Three days of Peace and Harmony will kick off Monday, sponsored by the Pema Karpo Meditation Center of Memphis.
Local activist Charles Belenky will lead a discussion Monday at 7 p.m. entitled “Between WWII and the Death of JFK,” which focuses on peace movements and activists of that era.
On Tuesday, TM Garret, an ex-white supremacist and KKK member, will tell the story of his transformation into a human rights advocate at 7 p.m.
The Second Concert for a Nonviolent Memphis will be held at 7 p.m. Wednesday, featuring songs from 30 area singer/songwriters.
The online concert is sponsored by South Main Sounds and the Memphis Songwriters Association.
The Youth Council of MICAH (Memphis Interfaith Coalition for Action and Hope) will hold a panel discussion Thursday at 7 p.m. called "We All Want a Peace of the Pie.”

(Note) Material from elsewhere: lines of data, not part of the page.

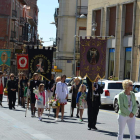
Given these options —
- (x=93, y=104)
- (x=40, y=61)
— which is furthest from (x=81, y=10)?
(x=93, y=104)

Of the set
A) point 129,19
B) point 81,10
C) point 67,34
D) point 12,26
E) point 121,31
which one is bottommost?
point 121,31

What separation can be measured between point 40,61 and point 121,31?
1822 cm

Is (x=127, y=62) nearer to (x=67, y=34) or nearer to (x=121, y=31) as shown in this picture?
(x=121, y=31)

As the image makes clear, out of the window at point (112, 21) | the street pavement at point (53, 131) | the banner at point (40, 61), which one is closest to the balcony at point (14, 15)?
the window at point (112, 21)

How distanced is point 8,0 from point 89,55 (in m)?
52.6

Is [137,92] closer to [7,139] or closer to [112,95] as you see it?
[112,95]

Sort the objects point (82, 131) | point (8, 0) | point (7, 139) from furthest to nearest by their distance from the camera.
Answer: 1. point (8, 0)
2. point (82, 131)
3. point (7, 139)

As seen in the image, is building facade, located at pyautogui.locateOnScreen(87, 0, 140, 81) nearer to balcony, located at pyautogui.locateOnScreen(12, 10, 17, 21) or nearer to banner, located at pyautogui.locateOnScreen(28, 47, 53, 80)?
banner, located at pyautogui.locateOnScreen(28, 47, 53, 80)

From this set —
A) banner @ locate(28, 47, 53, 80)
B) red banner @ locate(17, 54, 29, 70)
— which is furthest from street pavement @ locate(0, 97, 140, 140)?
red banner @ locate(17, 54, 29, 70)

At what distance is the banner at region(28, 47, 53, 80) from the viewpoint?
20.0 metres

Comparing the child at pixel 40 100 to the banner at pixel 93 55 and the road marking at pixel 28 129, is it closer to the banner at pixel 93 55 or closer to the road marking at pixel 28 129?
the road marking at pixel 28 129

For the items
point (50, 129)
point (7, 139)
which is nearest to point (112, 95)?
point (50, 129)

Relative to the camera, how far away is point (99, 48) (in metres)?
15.4

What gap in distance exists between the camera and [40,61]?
20.0 meters
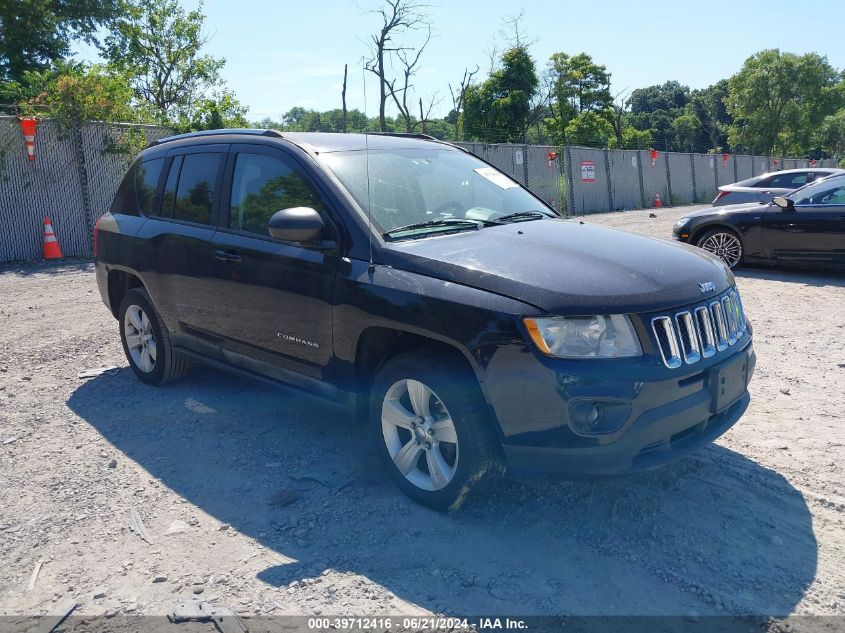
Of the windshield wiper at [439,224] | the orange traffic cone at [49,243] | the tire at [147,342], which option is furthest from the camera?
the orange traffic cone at [49,243]

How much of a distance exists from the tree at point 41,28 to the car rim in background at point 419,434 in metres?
28.2

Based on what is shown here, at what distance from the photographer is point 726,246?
10.5m

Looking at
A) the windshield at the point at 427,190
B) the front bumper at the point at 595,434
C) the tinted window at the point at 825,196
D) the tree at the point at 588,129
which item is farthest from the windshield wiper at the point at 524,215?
the tree at the point at 588,129

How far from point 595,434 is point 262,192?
2.50 meters

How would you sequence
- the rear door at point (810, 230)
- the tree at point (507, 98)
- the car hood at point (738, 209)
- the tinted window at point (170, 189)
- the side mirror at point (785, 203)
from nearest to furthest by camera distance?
the tinted window at point (170, 189), the rear door at point (810, 230), the side mirror at point (785, 203), the car hood at point (738, 209), the tree at point (507, 98)

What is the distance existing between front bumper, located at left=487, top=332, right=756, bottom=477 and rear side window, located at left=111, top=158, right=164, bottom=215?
341 cm

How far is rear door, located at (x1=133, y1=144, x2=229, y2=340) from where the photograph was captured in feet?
15.2

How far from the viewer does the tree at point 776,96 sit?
55.2 meters

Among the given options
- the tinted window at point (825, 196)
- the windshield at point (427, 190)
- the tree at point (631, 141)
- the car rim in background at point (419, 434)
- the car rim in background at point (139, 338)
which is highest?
the tree at point (631, 141)

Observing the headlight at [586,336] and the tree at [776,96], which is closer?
the headlight at [586,336]

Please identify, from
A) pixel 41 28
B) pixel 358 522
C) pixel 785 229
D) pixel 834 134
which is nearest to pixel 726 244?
pixel 785 229

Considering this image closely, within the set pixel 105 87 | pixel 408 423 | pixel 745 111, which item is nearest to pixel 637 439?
pixel 408 423

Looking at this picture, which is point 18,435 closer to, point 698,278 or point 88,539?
point 88,539

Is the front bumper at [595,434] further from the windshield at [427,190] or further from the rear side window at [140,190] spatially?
the rear side window at [140,190]
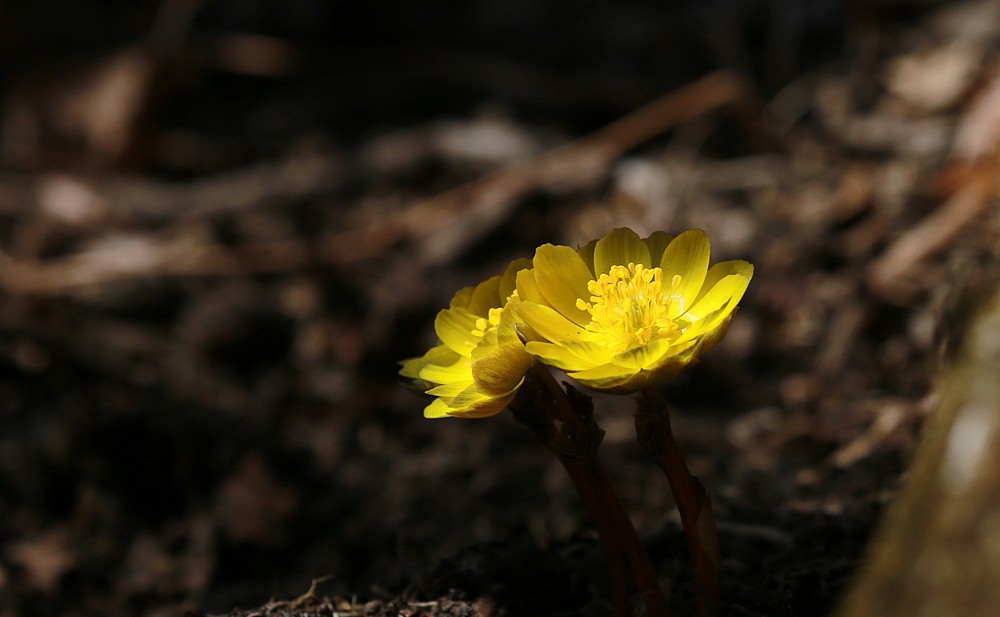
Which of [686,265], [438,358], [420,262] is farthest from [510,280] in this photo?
[420,262]

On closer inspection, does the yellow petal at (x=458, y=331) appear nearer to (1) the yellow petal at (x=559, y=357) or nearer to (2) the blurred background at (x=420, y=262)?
(1) the yellow petal at (x=559, y=357)

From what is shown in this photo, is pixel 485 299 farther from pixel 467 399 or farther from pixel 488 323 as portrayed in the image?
pixel 467 399

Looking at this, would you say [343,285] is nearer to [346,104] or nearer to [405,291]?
[405,291]

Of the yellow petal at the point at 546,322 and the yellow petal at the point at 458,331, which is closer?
the yellow petal at the point at 546,322

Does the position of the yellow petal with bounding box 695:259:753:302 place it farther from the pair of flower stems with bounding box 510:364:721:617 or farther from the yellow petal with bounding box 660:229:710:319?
the pair of flower stems with bounding box 510:364:721:617

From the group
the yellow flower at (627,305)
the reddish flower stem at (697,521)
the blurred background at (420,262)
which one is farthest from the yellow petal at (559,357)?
the blurred background at (420,262)

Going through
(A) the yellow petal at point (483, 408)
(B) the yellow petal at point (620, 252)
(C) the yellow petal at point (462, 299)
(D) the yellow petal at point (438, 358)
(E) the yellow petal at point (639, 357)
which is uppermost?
(B) the yellow petal at point (620, 252)
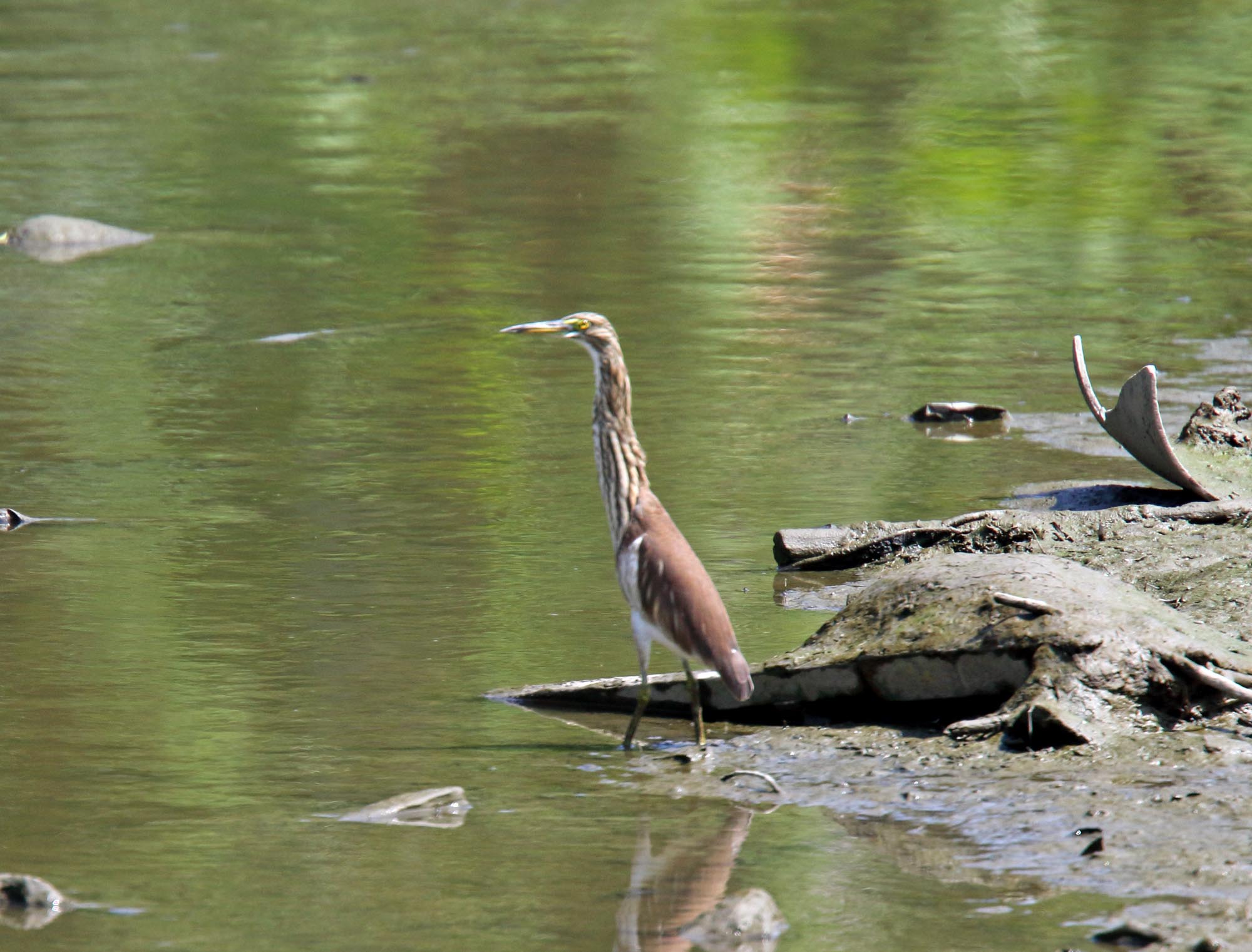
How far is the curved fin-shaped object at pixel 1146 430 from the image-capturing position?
6.93 metres

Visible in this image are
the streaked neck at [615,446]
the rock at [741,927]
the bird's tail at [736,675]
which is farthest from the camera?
the streaked neck at [615,446]

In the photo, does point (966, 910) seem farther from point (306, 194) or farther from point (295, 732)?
point (306, 194)

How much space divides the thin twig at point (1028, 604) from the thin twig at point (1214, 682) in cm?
33

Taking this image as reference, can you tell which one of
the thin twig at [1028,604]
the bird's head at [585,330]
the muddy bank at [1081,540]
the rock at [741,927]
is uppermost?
the bird's head at [585,330]

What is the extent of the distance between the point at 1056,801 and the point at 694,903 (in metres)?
0.96

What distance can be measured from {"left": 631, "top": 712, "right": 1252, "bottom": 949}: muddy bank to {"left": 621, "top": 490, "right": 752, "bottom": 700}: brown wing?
0.83 feet

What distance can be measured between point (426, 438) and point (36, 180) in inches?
305

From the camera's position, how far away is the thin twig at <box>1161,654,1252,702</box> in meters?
5.12

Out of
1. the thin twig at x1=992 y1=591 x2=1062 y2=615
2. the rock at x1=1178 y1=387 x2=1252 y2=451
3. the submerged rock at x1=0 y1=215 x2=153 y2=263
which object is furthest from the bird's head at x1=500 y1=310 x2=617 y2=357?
the submerged rock at x1=0 y1=215 x2=153 y2=263

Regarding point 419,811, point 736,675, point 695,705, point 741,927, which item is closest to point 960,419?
point 695,705

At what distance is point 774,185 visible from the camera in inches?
604

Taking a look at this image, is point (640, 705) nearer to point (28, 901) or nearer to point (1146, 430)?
point (28, 901)

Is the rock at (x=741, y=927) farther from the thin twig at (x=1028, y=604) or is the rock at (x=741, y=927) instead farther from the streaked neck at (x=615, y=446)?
the streaked neck at (x=615, y=446)

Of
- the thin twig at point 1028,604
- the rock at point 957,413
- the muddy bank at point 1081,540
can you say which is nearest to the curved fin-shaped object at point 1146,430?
the muddy bank at point 1081,540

The TD Yoga and Meditation Center will host a 30-minute “Meditation for Non-Harming” at 7 p.m. on Friday.
An adult panel from MICAH will present “Preparing for Good Trouble,” featuring a combination of clergy and lay leaders discussing why justice work is relevant and important. The discussion will begin at 6 p.m. on Saturday.
As murders continue to plague Memphis there’s a call for peace, but the violence continues.
Activities for a “Week of Nonviolence” kicked off over the weekend in Memphis.
Meanwhile, police are investigating at least four separate shootings overnight leading into Monday afternoon that left three people dead.
Organizers are using some very old methods to try to bring some calm.
Three days of peace and harmony started at 5:30 Monday.
The organizers are focusing on mediation because research shows mediation replaces fear and eliminates violence.
Paul Crum is one of the organizers of the events taking place this week in Memphis to help combat crime. The goal is to teach people that promoting peace and nonviolence go hand in hand.
“We have, like I say, instruction mediation, on yoga, several ways that a person can cultivate peace within themselves, and hopefully that will be reflected in their outward life.”
Research shows yoga and meditation help children and adults deal with stressful issues in a productive way. It decreases depression, anger and even crime. Memphis police say most of the crimes that happen in our city come from parties who know each other. That’s why this week’s activities aim to help children make good choices.
“When they occur to parties that are known to one another, that tells me that if people were equipped with the set of skills to solve their conflicts, settle their conflicts peacefully, a lot of those conflicts, violent acts could be avoided,” Crum explained.
Crum’s organization works closely with Shelby County Schools to teach conflict resolution. He wants to see it taught in schools.